Please print all of the material below, word for word.

===== INPUT FOR THIS TASK

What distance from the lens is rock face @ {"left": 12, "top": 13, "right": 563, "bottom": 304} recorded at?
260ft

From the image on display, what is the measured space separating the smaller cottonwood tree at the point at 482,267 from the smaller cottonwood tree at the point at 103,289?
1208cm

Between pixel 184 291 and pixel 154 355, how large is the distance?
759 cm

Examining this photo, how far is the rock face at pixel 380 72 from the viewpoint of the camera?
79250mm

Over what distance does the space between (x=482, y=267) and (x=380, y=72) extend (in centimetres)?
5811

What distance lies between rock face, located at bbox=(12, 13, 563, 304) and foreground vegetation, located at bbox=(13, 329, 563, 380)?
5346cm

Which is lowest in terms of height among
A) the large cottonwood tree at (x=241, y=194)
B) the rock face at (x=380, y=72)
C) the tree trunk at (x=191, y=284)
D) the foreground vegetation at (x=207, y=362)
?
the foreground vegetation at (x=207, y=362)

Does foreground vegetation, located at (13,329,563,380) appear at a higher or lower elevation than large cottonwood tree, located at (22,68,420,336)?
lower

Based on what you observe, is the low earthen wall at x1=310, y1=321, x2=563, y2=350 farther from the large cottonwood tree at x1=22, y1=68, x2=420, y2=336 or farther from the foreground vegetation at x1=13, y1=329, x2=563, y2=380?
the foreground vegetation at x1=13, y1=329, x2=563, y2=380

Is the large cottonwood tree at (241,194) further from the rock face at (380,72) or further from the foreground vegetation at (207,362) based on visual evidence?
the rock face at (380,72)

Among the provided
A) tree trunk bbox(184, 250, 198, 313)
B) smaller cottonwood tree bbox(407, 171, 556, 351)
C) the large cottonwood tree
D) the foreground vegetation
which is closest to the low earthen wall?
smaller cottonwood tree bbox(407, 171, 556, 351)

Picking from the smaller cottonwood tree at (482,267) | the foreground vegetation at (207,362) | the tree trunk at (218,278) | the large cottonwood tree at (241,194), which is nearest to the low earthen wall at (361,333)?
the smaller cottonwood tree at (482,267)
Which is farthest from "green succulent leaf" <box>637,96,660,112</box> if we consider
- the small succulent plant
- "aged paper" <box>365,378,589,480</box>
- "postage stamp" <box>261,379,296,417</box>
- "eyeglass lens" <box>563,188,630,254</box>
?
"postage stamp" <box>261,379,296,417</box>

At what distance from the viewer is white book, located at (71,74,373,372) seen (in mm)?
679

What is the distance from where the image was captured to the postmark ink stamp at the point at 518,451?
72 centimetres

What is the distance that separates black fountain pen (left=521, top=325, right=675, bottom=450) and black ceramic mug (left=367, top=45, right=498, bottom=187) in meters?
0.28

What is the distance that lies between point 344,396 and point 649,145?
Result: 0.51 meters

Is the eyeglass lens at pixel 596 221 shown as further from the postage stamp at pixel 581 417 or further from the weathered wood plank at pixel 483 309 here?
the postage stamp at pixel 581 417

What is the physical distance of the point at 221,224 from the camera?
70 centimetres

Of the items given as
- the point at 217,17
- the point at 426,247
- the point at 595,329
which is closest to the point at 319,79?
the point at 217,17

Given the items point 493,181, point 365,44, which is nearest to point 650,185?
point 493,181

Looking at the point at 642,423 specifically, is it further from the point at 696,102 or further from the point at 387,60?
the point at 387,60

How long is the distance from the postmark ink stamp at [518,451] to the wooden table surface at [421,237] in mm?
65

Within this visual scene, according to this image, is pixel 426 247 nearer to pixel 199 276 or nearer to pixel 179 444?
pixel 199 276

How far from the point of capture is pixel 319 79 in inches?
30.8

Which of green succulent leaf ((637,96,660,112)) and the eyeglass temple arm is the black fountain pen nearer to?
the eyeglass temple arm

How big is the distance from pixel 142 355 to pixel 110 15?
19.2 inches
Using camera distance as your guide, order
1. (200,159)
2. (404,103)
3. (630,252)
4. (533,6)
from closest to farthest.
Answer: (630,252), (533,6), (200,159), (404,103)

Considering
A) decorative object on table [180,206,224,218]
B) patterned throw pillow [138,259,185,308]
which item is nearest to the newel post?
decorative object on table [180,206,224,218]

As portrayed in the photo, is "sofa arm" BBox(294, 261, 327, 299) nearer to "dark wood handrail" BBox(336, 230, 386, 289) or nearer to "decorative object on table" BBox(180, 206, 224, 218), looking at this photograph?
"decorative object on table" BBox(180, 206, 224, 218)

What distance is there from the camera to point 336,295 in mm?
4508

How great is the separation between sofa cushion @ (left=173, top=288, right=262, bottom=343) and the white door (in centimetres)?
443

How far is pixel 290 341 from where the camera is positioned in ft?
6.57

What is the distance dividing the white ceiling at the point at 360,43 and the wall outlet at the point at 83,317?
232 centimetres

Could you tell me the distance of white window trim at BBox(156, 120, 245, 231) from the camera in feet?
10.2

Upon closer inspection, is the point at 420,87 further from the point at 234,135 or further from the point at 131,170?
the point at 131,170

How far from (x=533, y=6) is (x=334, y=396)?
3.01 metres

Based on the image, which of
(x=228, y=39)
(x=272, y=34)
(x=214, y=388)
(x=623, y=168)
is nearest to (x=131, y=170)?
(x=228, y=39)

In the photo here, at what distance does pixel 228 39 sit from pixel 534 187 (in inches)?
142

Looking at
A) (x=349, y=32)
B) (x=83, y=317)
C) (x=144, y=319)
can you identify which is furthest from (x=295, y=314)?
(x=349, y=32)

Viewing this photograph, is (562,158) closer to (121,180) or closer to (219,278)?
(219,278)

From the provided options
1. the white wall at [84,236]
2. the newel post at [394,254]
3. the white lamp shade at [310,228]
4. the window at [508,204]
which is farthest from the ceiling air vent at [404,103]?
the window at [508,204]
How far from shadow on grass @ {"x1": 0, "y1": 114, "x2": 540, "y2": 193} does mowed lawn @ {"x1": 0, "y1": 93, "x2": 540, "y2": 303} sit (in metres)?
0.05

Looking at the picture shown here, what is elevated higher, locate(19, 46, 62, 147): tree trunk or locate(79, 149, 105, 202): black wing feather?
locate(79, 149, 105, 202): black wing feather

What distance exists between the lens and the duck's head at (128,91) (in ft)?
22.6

==========

◆ **RESPONSE TO THIS EXERCISE**:
What distance from the lens is rock face @ {"left": 12, "top": 13, "right": 563, "bottom": 304} recorded at?
260ft

From the image on display, what is the measured space separating the smaller cottonwood tree at the point at 482,267 from the smaller cottonwood tree at the point at 103,289?
1208cm

Between pixel 184 291 and pixel 154 355, how large is the distance?
759 cm

Examining this photo, how far is the rock face at pixel 380 72 from the viewpoint of the camera?
79250mm

Over what distance does the space between (x=482, y=267) and (x=380, y=72) extend (in centimetres)?
5811

What distance lies between rock face, located at bbox=(12, 13, 563, 304) and foreground vegetation, located at bbox=(13, 329, 563, 380)?
5346cm

Which is lowest in terms of height among
A) the large cottonwood tree at (x=241, y=194)
B) the rock face at (x=380, y=72)
C) the tree trunk at (x=191, y=284)
D) the foreground vegetation at (x=207, y=362)
?
the foreground vegetation at (x=207, y=362)

Does foreground vegetation, located at (13,329,563,380) appear at a higher or lower elevation than large cottonwood tree, located at (22,68,420,336)?
lower

Based on what you observe, is the low earthen wall at x1=310, y1=321, x2=563, y2=350 farther from the large cottonwood tree at x1=22, y1=68, x2=420, y2=336 or farther from the foreground vegetation at x1=13, y1=329, x2=563, y2=380?
the foreground vegetation at x1=13, y1=329, x2=563, y2=380

Is the large cottonwood tree at (241,194) further from the rock face at (380,72) or further from the foreground vegetation at (207,362) based on visual evidence?
the rock face at (380,72)

Among the provided
A) tree trunk bbox(184, 250, 198, 313)
B) smaller cottonwood tree bbox(407, 171, 556, 351)
C) the large cottonwood tree
D) the foreground vegetation
which is closest to the low earthen wall?
smaller cottonwood tree bbox(407, 171, 556, 351)

Picking from the smaller cottonwood tree at (482,267) | the foreground vegetation at (207,362) | the tree trunk at (218,278) | the large cottonwood tree at (241,194), which is nearest to the low earthen wall at (361,333)?
the smaller cottonwood tree at (482,267)
Which is farthest from "green succulent leaf" <box>637,96,660,112</box> if we consider
- the small succulent plant
- "aged paper" <box>365,378,589,480</box>
- "postage stamp" <box>261,379,296,417</box>
- "eyeglass lens" <box>563,188,630,254</box>
?
"postage stamp" <box>261,379,296,417</box>

At what distance from the viewer is white book, located at (71,74,373,372) seen (in mm)?
679

What is the distance from where the image was captured to the postmark ink stamp at the point at 518,451?
72 centimetres

What is the distance that separates black fountain pen (left=521, top=325, right=675, bottom=450) and black ceramic mug (left=367, top=45, right=498, bottom=187) in meters?
0.28

What is the distance that lies between point 344,396 and point 649,145?
Result: 0.51 meters

Is the eyeglass lens at pixel 596 221 shown as further from the postage stamp at pixel 581 417 or further from the weathered wood plank at pixel 483 309 here?
the postage stamp at pixel 581 417

What is the physical distance of the point at 221,224 from the camera?
70 centimetres

Of the items given as
- the point at 217,17
- the point at 426,247
- the point at 595,329
which is closest to the point at 319,79?
the point at 217,17

Given the items point 493,181, point 365,44, which is nearest to point 650,185?
point 493,181

Looking at the point at 642,423 specifically, is it further from the point at 696,102 or further from the point at 387,60?
the point at 387,60

How long is the distance from the postmark ink stamp at [518,451] to the wooden table surface at [421,237] in mm?
65

Within this visual scene, according to this image, is pixel 426 247 nearer to pixel 199 276 or nearer to pixel 179 444?
pixel 199 276

How far from the point of capture is pixel 319 79 in inches?
30.8

Which of green succulent leaf ((637,96,660,112)) and the eyeglass temple arm is the black fountain pen nearer to?
the eyeglass temple arm

How big is the distance from pixel 142 355 to pixel 110 15?
19.2 inches
Using camera distance as your guide, order
1. (200,159)
2. (404,103)
3. (630,252)
4. (533,6)
from closest to farthest.
Answer: (630,252), (533,6), (200,159), (404,103)

Considering
A) decorative object on table [180,206,224,218]
B) patterned throw pillow [138,259,185,308]
which item is nearest to the newel post?
decorative object on table [180,206,224,218]

As portrayed in the photo, is "sofa arm" BBox(294, 261, 327, 299) nearer to "dark wood handrail" BBox(336, 230, 386, 289) or nearer to "decorative object on table" BBox(180, 206, 224, 218), looking at this photograph?
"decorative object on table" BBox(180, 206, 224, 218)

What distance is there from the camera to point 336,295 in mm?
4508

How great is the separation between sofa cushion @ (left=173, top=288, right=262, bottom=343) and the white door (in centimetres)?
443

How far is pixel 290 341 from where the camera is positioned in ft?
6.57

What is the distance dividing the white ceiling at the point at 360,43 and the wall outlet at the point at 83,317?
232 centimetres

Could you tell me the distance of white window trim at BBox(156, 120, 245, 231) from the camera in feet?
10.2

Upon closer inspection, is the point at 420,87 further from the point at 234,135 or further from the point at 131,170?
the point at 131,170

How far from (x=533, y=6) is (x=334, y=396)?
3.01 metres

Based on the image, which of
(x=228, y=39)
(x=272, y=34)
(x=214, y=388)
(x=623, y=168)
is nearest to (x=131, y=170)?
(x=228, y=39)

In the photo here, at what distance does pixel 228 39 sit from pixel 534 187 (in inches)?
142

Looking at
A) (x=349, y=32)
B) (x=83, y=317)
C) (x=144, y=319)
can you identify which is furthest from (x=295, y=314)?
(x=349, y=32)

Viewing this photograph, is (562,158) closer to (121,180) or closer to (219,278)?
(219,278)

From the provided options
1. the white wall at [84,236]
2. the newel post at [394,254]
3. the white lamp shade at [310,228]
4. the window at [508,204]
which is farthest from the ceiling air vent at [404,103]?
the window at [508,204]
How far from shadow on grass @ {"x1": 0, "y1": 114, "x2": 540, "y2": 193} does mowed lawn @ {"x1": 0, "y1": 93, "x2": 540, "y2": 303} sit (in metres)?
0.05

Looking at the picture shown here, what is elevated higher, locate(19, 46, 62, 147): tree trunk or locate(79, 149, 105, 202): black wing feather?
locate(79, 149, 105, 202): black wing feather

What distance exists between the lens and the duck's head at (128,91) (in ft)?
22.6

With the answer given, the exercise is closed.